Syed Jafri <syed.jafri2@xxxxxxxxxxx> · Mon, 4 Feb 2019 05:34:57 +0000

I have a database which stores receiver to
 indicate which account the data relates to. This has led to tons of duplication of data, as one set of data may create 3 separate rows, where the only difference is the receiver column.

|---------------------|------------------|---------------------|------------------|
|      Receiver       |       Event      |         Date       
 |      Location    |
|---------------------|------------------|---------------------|------------------|
|       Alpha         |         3        |          12        
 |         USA      |
|---------------------|------------------|---------------------|------------------|
|       Bravo         |         3        |          12        
 |         USA      |
|---------------------|------------------|---------------------|------------------|
|       Charlie       |         3        |          12        
 |         USA      |
|---------------------|------------------|---------------------|------------------|

While redesigning the database, I have considered using an array with a GIN index instead of the current B-Tree index on receiver.
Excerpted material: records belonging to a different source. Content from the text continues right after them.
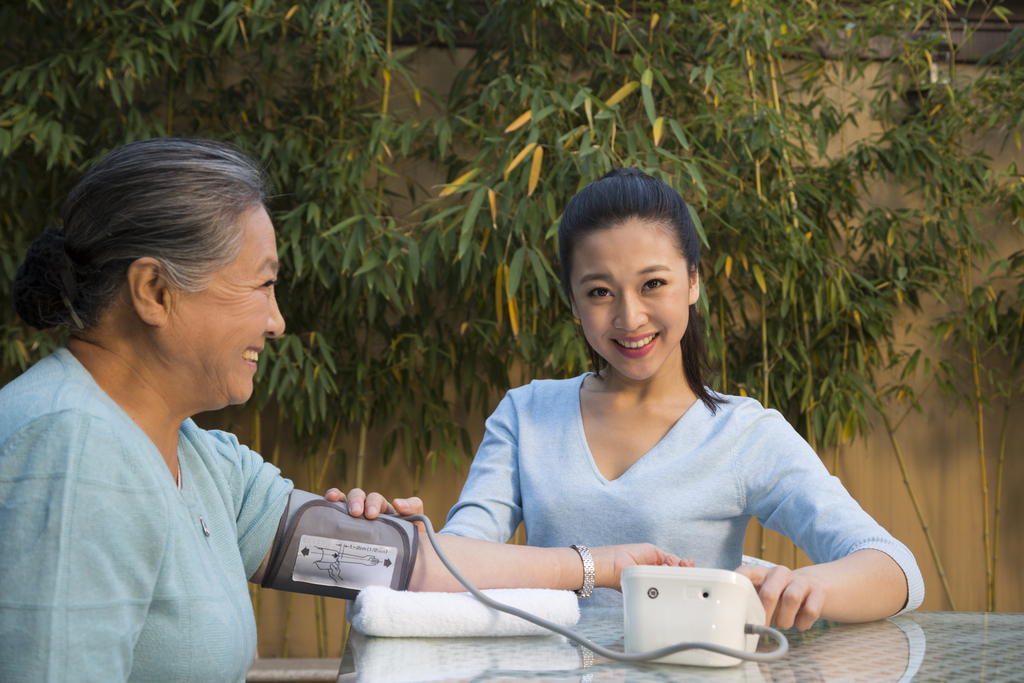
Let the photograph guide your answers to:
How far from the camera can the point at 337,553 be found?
43.4 inches

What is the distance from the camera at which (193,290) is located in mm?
935

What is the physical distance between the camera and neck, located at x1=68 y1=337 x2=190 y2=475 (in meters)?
0.92

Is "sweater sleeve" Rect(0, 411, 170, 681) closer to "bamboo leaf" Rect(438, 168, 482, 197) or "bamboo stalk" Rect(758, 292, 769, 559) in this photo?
"bamboo leaf" Rect(438, 168, 482, 197)

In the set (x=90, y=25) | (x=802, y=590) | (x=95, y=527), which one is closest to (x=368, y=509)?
(x=95, y=527)

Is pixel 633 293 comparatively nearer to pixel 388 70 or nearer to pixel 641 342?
pixel 641 342

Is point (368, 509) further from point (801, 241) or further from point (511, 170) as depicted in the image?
point (801, 241)

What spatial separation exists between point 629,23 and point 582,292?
154 cm

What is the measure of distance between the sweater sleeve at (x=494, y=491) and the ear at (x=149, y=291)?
1.91 feet

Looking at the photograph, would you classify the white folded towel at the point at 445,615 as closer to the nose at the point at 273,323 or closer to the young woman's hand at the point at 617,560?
the young woman's hand at the point at 617,560

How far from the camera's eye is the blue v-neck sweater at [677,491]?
4.02ft

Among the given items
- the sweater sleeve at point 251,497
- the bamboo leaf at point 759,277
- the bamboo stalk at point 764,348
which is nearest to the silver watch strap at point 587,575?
the sweater sleeve at point 251,497

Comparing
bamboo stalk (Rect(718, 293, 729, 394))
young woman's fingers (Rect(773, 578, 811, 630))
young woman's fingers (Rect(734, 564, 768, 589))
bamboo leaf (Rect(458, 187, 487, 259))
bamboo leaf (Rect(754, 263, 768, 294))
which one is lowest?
young woman's fingers (Rect(773, 578, 811, 630))

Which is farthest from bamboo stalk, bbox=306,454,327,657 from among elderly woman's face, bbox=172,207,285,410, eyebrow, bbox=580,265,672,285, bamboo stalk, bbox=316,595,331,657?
elderly woman's face, bbox=172,207,285,410

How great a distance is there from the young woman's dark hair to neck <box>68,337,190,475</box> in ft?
2.25
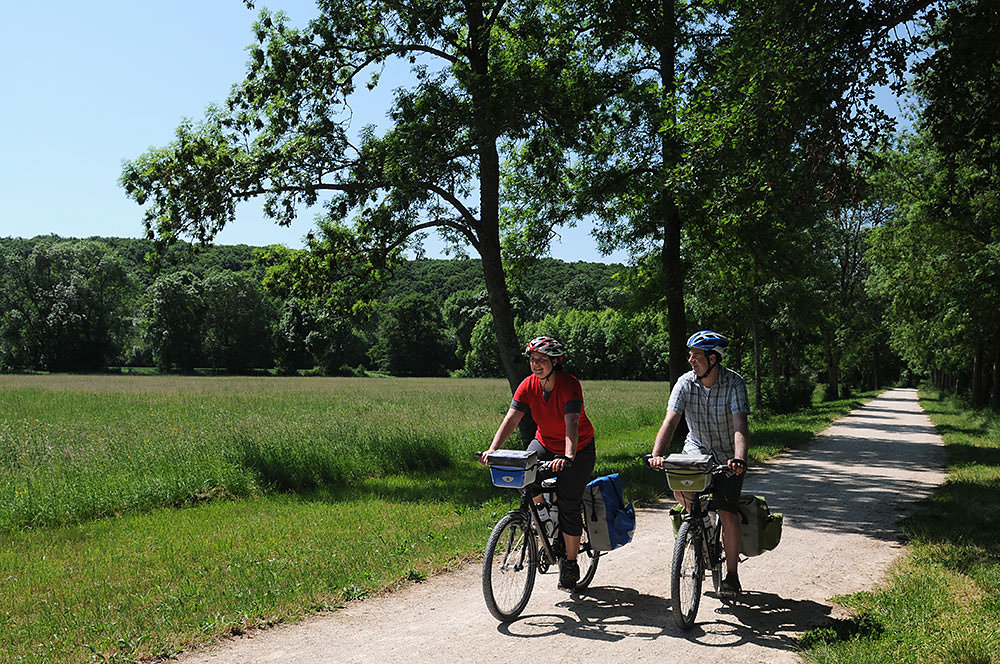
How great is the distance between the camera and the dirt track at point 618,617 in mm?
4965

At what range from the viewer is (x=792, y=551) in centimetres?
771

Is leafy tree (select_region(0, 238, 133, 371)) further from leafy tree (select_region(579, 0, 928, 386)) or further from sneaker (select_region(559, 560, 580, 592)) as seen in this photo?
sneaker (select_region(559, 560, 580, 592))

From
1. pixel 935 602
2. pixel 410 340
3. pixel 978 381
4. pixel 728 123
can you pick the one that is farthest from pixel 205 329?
pixel 935 602

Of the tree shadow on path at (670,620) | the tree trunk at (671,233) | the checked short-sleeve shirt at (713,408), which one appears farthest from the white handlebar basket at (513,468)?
the tree trunk at (671,233)

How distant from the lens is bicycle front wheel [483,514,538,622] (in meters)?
5.33

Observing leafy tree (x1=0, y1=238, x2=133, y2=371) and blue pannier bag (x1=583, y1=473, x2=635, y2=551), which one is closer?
blue pannier bag (x1=583, y1=473, x2=635, y2=551)

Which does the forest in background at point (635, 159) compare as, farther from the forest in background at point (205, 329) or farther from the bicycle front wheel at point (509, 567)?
the forest in background at point (205, 329)

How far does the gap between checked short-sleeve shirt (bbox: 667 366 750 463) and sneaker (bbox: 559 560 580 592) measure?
1299mm

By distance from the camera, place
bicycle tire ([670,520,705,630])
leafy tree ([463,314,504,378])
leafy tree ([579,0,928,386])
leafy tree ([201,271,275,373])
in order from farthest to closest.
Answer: leafy tree ([463,314,504,378])
leafy tree ([201,271,275,373])
leafy tree ([579,0,928,386])
bicycle tire ([670,520,705,630])

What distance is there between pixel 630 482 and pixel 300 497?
203 inches

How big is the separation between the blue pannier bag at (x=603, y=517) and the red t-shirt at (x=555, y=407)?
0.41 meters

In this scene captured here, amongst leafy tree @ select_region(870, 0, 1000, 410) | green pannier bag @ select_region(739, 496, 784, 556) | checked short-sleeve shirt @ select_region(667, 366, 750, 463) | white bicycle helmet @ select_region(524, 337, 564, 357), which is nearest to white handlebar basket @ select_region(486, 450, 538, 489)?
white bicycle helmet @ select_region(524, 337, 564, 357)

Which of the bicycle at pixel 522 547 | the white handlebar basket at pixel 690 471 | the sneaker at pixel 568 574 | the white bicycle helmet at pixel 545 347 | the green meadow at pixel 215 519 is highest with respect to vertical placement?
the white bicycle helmet at pixel 545 347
My proposed new table would look like this:
|-------------------------------|--------------|------------|-------------------|
|           Receivers           |     Event    |    Date   
 |     Location      |
|-------------------------------|--------------|------------|-------------------|
| ["Alpha", "Bravo", "Charlie"] |       3      |     12    
 |         USA       |
|-------------------------------|--------------|------------|-------------------|

More Information:

·        
Receiver names are of the type (a-z, 1-5, .)

·        
95% of all queries currently look like this: SELECT
 * FROM table WHERE Receiver = Alpha, with the new format this would be SELECT
 * FROM table WHERE receivers @> '"Alpha"'::jsonb;

·        
The table currently contains over 4 billion rows (with duplication) and the new proposed schema would cut it down to under 2 billion rows.

·        

Question:

1.     
Does it make more sense to use Postgres Native Text Array?

2.     
Would a jsonb_path_ops GIN
 index on receivers make sense here?

3.     
Which option is more efficient? Which is faster?